The Novel Free

Cold Steel





When I kissed him, I could hold on to my patience for one more night. But I had to make something change.



36



At dawn a steward announced himself. Vai was commanded to accompany the mansa to the city of Senones to meet three Roman legions arriving from the east and discuss with them the difficulties of battling an army protected by a fire mage. He might be gone for weeks.



After he left, I wept hot tears of frustration. Then I dried my eyes.



In the indoor bedchamber, which we had never used, stood a writing desk equipped with paper, ink, and pens. I wrote an impassioned letter to Kofi because it was the only way I had to express the ferocity of my misgivings. Afterward I would have burned my bitter words, but I had no fire. Instead I concealed the folded paper inside the skull. For the longest time I stood at the open door of the suite, staring along the corridor. As long as my back was in sight, my attendants let me be. Now and again a servant passed on an errand. I could not quite comprehend how I had gotten here, wife to the heir of the mansa!
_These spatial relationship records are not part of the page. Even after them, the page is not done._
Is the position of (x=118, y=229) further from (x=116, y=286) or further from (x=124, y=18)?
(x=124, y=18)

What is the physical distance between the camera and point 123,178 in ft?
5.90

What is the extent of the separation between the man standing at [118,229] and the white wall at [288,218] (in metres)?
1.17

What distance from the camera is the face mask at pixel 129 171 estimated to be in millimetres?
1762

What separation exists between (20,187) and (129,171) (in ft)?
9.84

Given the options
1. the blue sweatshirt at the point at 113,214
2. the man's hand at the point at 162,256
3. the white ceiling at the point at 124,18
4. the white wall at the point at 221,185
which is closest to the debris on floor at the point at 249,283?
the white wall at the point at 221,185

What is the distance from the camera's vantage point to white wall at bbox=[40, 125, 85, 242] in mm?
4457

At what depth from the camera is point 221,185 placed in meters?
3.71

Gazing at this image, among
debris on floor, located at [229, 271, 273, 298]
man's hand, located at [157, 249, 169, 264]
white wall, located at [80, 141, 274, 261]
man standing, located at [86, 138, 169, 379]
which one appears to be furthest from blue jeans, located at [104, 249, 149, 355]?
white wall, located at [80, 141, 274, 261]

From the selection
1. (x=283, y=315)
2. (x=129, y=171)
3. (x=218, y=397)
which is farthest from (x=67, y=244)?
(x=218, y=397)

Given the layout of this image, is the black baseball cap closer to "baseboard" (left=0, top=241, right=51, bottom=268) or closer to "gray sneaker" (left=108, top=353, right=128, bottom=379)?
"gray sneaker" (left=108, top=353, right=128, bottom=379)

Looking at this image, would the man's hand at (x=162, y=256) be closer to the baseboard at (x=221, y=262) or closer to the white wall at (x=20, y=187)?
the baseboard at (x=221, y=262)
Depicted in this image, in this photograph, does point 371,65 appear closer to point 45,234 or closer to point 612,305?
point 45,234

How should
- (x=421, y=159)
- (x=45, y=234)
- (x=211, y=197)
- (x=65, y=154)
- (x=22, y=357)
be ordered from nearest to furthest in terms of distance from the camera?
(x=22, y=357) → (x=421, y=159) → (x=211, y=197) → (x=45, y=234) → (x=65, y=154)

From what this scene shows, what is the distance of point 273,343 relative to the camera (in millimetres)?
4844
A young steward sauntered into view, carrying a tray on which lay a sealed letter. He mistook me for an attendant because of the simple colors and sensible cut of my clothes.



“Where is the woman who stewards here? I am instructed to give all correspondence that comes for the Four Moons heir to her first.”



I made a pretty courtesy and flashed a flirting grin. “I shall take it in to her. She is attending on the heir’s wife, who has a headache this morning for that the men rode away.”



He leaned closer, with a confiding smile that I rather fancied. “Is it true, what they say?”



“What do they say?” I gave him a sly look to distract him as I slipped the letter off the tray.



“That she can vanish from plain sight and walk through mirrors. That she is a spirit woman the heir captured in the bush and brought back to be his wife to show off his power. That’s why they can’t marry him to any other women, because she would kill and eat them.”



“It’s all true!”



“What does she look like?”



“Nothing out of the ordinary. Haven’t you ever seen her?” I heard footsteps behind me. “I’d best take this to the steward right away. You wouldn’t want me to get in trouble, would you?”



“I could get you into the kind of trouble you’d like,” he said with a grin.



I winked at him as I closed the door, then tucked the letter inside my jacket before anyone saw it. When they asked whom I had been talking to, I sniveled that a passing steward had told me the men had left already. With sobs I retreated to the summer cottage, the one place the djelimuso and steward would not follow. Gracious Melqart! What providence was this! The letter came from Chartji, and informed Vai that she and her three clerks had arrived in Lutetia and were putting up at an establishment called the Tavern with Two Doors just outside the city limits at the Arras Gate.



And her three clerks. Caith was one clerk. Who were the other two?



When Prince Caonabo arrested me, I had not allowed myself to be detained all mild and acquiescent, although who knows what I might have done had the man been cunning enough to shower me with ardent kisses and embraces, for clearly I was susceptible to such blandishments.



Instead I had leaped into action.



I conceived a violently imprudent plan.



I begged the steward to take me for a tour of the schoolrooms, since the heir and I hoped to bring into the world many well-behaved children. In one schoolroom I made myself useful with the older children by engaging them in a geography lesson in which they described to me in great detail the particulars of a map of Lutetia. When I returned to my rooms I kept the door to my suite open while I paged through books of fashion on a couch by the door. Every time I heard footsteps I took a turn around the sitting room that led past the door.



At mid-afternoon my labors were rewarded when the young steward ambled past, obviously on the lookout for me. Men did strut about life with a strong sense of their self-importance!



“Shh!” I whispered, “for they keep me trapped here. They don’t want me to talk to people lest I say unkind things about the heir’s wife.”



“Have you unkind things to say of her?” he asked with keen interest as he ogled my chest. “I hear all kinds of smoke but have seen no fire.”



“I could show you some fire,” I said with a look meant to inflame his interest. “I’ve nothing to do but sit for hours in the garden. Not that the heir’s wife needs watching by people like us.”



“Is it true a djelimuso guards the suite at all hours, day and night?”